Stated exercise: Exactly repeat the material, dropping only the pictures.

──────── Data excerpts ────────

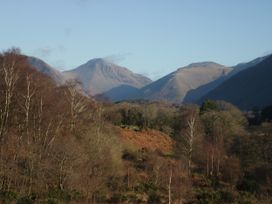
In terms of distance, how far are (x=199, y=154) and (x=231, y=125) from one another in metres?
17.0

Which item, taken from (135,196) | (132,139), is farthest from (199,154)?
(135,196)

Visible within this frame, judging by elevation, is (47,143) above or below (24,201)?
above

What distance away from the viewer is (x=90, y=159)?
3291cm

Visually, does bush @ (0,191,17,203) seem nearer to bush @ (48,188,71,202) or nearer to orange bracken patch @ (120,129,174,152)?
bush @ (48,188,71,202)

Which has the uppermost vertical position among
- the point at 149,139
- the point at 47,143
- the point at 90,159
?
the point at 47,143

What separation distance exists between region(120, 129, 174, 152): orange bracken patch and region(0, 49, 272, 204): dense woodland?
76.2 inches

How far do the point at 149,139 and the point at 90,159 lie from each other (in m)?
25.0

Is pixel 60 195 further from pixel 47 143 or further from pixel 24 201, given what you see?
pixel 47 143

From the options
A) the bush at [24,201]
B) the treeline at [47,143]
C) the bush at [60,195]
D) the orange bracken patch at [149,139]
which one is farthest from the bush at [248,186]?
the bush at [24,201]

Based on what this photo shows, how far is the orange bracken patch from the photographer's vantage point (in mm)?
53237

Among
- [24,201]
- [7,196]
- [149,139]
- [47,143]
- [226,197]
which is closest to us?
[24,201]

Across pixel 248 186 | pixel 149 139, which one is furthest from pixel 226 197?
pixel 149 139

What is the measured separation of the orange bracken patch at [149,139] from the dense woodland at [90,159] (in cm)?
194

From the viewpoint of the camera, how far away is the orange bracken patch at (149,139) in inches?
2096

────────

Result for this exercise:
In terms of distance, how far are (x=199, y=154) and (x=231, y=125) from one another in metres?
17.0

Which item, taken from (135,196) | (132,139), is farthest from (199,154)?
(135,196)

Visible within this frame, judging by elevation, is (47,143) above or below (24,201)?
above

What distance away from the viewer is (x=90, y=159)?
3291cm

Visually, does bush @ (0,191,17,203) seem nearer to bush @ (48,188,71,202) or nearer to orange bracken patch @ (120,129,174,152)?
bush @ (48,188,71,202)

Which has the uppermost vertical position among
- the point at 149,139
- the point at 47,143
- the point at 90,159
?
the point at 47,143

What separation distance exists between region(120, 129, 174, 152): orange bracken patch and region(0, 49, 272, 204): dense woodland?
76.2 inches

How far do the point at 149,139 and the point at 90,159 lie from each other (in m)?
25.0

Is pixel 60 195 further from pixel 47 143 or further from pixel 24 201, given what you see?
pixel 47 143

From the options
A) the bush at [24,201]
B) the treeline at [47,143]
C) the bush at [60,195]
D) the orange bracken patch at [149,139]
which one is farthest from the bush at [248,186]?
the bush at [24,201]

Based on what this photo shows, how far is the orange bracken patch from the photographer's vantage point (in mm)?
53237

Among
- [24,201]
- [7,196]
- [149,139]
- [47,143]
- [226,197]
which is closest to us?
[24,201]

Across pixel 248 186 | pixel 149 139, which one is furthest from pixel 226 197?
pixel 149 139

What is the measured separation of the orange bracken patch at [149,139] from the dense woodland at [90,159] (in cm)?
194

From the viewpoint of the camera, how far away is the orange bracken patch at (149,139) in inches?
2096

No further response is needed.